(Image and question material)
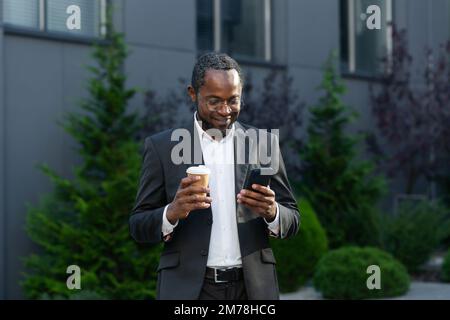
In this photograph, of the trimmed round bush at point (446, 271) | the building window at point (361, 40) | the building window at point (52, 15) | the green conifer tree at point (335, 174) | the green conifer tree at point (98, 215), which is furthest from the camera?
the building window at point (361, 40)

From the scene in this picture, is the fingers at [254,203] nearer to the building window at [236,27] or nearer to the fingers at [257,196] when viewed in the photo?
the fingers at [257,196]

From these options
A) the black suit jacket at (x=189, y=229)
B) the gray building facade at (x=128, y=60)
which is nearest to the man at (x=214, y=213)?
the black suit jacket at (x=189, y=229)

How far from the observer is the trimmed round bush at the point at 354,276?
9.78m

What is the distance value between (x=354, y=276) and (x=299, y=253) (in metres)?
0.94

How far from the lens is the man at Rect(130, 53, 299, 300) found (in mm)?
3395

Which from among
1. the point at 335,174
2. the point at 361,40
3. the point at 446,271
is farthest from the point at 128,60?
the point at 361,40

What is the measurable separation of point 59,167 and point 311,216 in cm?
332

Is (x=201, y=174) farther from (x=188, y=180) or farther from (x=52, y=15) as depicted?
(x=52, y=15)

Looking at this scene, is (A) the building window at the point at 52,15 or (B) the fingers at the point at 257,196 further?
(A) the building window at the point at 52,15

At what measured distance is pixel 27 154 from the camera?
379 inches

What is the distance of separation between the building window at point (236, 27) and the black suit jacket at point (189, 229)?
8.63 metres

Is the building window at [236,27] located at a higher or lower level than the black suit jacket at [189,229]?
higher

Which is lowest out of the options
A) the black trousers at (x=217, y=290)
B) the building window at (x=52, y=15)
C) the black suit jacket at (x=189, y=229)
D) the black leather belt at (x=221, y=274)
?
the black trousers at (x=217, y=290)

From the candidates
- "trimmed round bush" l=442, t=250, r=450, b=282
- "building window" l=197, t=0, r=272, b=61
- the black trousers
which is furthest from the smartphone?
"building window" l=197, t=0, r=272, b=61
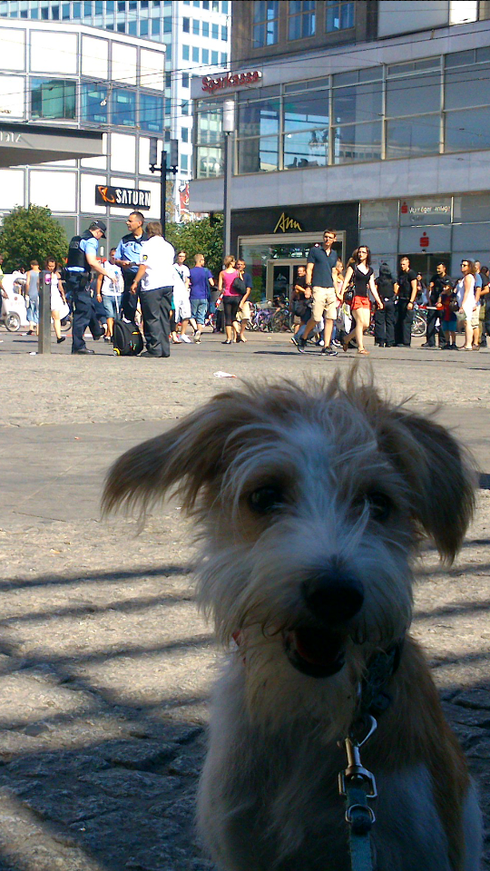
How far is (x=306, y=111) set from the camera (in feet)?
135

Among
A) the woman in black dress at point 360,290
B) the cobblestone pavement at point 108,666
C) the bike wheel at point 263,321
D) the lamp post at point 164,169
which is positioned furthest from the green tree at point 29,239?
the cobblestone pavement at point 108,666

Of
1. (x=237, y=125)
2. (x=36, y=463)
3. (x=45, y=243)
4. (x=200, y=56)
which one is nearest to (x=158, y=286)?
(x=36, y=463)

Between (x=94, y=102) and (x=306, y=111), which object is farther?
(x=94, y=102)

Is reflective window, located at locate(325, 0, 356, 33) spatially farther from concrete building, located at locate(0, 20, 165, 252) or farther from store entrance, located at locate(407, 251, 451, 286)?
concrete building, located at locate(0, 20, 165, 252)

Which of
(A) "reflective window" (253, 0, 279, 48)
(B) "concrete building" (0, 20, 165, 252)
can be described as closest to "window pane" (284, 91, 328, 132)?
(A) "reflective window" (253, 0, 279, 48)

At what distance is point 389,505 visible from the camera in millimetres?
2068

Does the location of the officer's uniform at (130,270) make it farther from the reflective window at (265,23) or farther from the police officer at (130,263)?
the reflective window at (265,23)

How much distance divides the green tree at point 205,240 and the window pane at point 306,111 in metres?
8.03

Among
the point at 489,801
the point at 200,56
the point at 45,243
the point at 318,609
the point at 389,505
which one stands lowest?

▸ **WRITTEN INSTRUCTION**: Copy out every line of the material above word for word, leaving the pictures out.

▸ **PROBLEM SOLUTION**:
In this photograph, of the trimmed round bush at point (446, 271) | the building window at point (361, 40) | the building window at point (52, 15) | the green conifer tree at point (335, 174) | the green conifer tree at point (98, 215), which is furthest from the camera?
the building window at point (361, 40)

From the scene in this picture, is the fingers at [254,203] nearer to the building window at [236,27] or nearer to the fingers at [257,196] when viewed in the photo?
the fingers at [257,196]

From these options
A) the black suit jacket at (x=189, y=229)
B) the gray building facade at (x=128, y=60)
which is nearest to the man at (x=214, y=213)?
the black suit jacket at (x=189, y=229)

How far from the observer is the trimmed round bush at the point at 354,276?
9.78m

What is the distance value between (x=354, y=276) and (x=299, y=253) (in metres)?
0.94

How far from the lens is the man at Rect(130, 53, 299, 300) found (in mm)?
3395

Which from among
1. the point at 335,174
2. the point at 361,40
3. the point at 446,271
is farthest from the point at 128,60?
the point at 361,40

What is the measurable separation of point 59,167 and point 311,216 in cm?
332

Is (x=201, y=174) farther from (x=188, y=180) or farther from (x=52, y=15) as depicted?
(x=52, y=15)

Looking at this scene, is (A) the building window at the point at 52,15 or (B) the fingers at the point at 257,196 further?
(A) the building window at the point at 52,15

At what measured distance is pixel 27 154 from the camera?
379 inches

What is the distance of separation between the building window at point (236, 27) and the black suit jacket at point (189, 229)?
8.63 metres

Is the building window at [236,27] located at a higher or lower level than the black suit jacket at [189,229]?
higher

Which is lowest out of the options
A) the black trousers at (x=217, y=290)
B) the building window at (x=52, y=15)
C) the black suit jacket at (x=189, y=229)
D) the black leather belt at (x=221, y=274)
?
the black trousers at (x=217, y=290)

From the candidates
- "trimmed round bush" l=442, t=250, r=450, b=282
- "building window" l=197, t=0, r=272, b=61
- the black trousers
which is furthest from the smartphone?
"building window" l=197, t=0, r=272, b=61
How far is (x=306, y=111) set from the camera (in feet)?
135

Among
A) the woman in black dress at point 360,290
B) the cobblestone pavement at point 108,666
C) the bike wheel at point 263,321
D) the lamp post at point 164,169
which is positioned furthest from the green tree at point 29,239?
the cobblestone pavement at point 108,666

Of
1. (x=237, y=125)
2. (x=36, y=463)
3. (x=45, y=243)
4. (x=200, y=56)
which one is nearest to (x=158, y=286)?
(x=36, y=463)

Between (x=94, y=102) and (x=306, y=111), which object is farther?
(x=94, y=102)

Is reflective window, located at locate(325, 0, 356, 33) spatially farther from concrete building, located at locate(0, 20, 165, 252) or farther from store entrance, located at locate(407, 251, 451, 286)?
concrete building, located at locate(0, 20, 165, 252)

Which of
(A) "reflective window" (253, 0, 279, 48)
(B) "concrete building" (0, 20, 165, 252)
can be described as closest to "window pane" (284, 91, 328, 132)?
(A) "reflective window" (253, 0, 279, 48)

At what distance is point 389,505 visible from the camera in millimetres?
2068

Does the location of the officer's uniform at (130,270) make it farther from the reflective window at (265,23) or farther from the police officer at (130,263)?
the reflective window at (265,23)

How much distance divides the green tree at point 205,240 and the window pane at point 306,111 in metres?
8.03

Among
the point at 489,801
the point at 200,56
the point at 45,243
the point at 318,609
the point at 389,505
which one stands lowest?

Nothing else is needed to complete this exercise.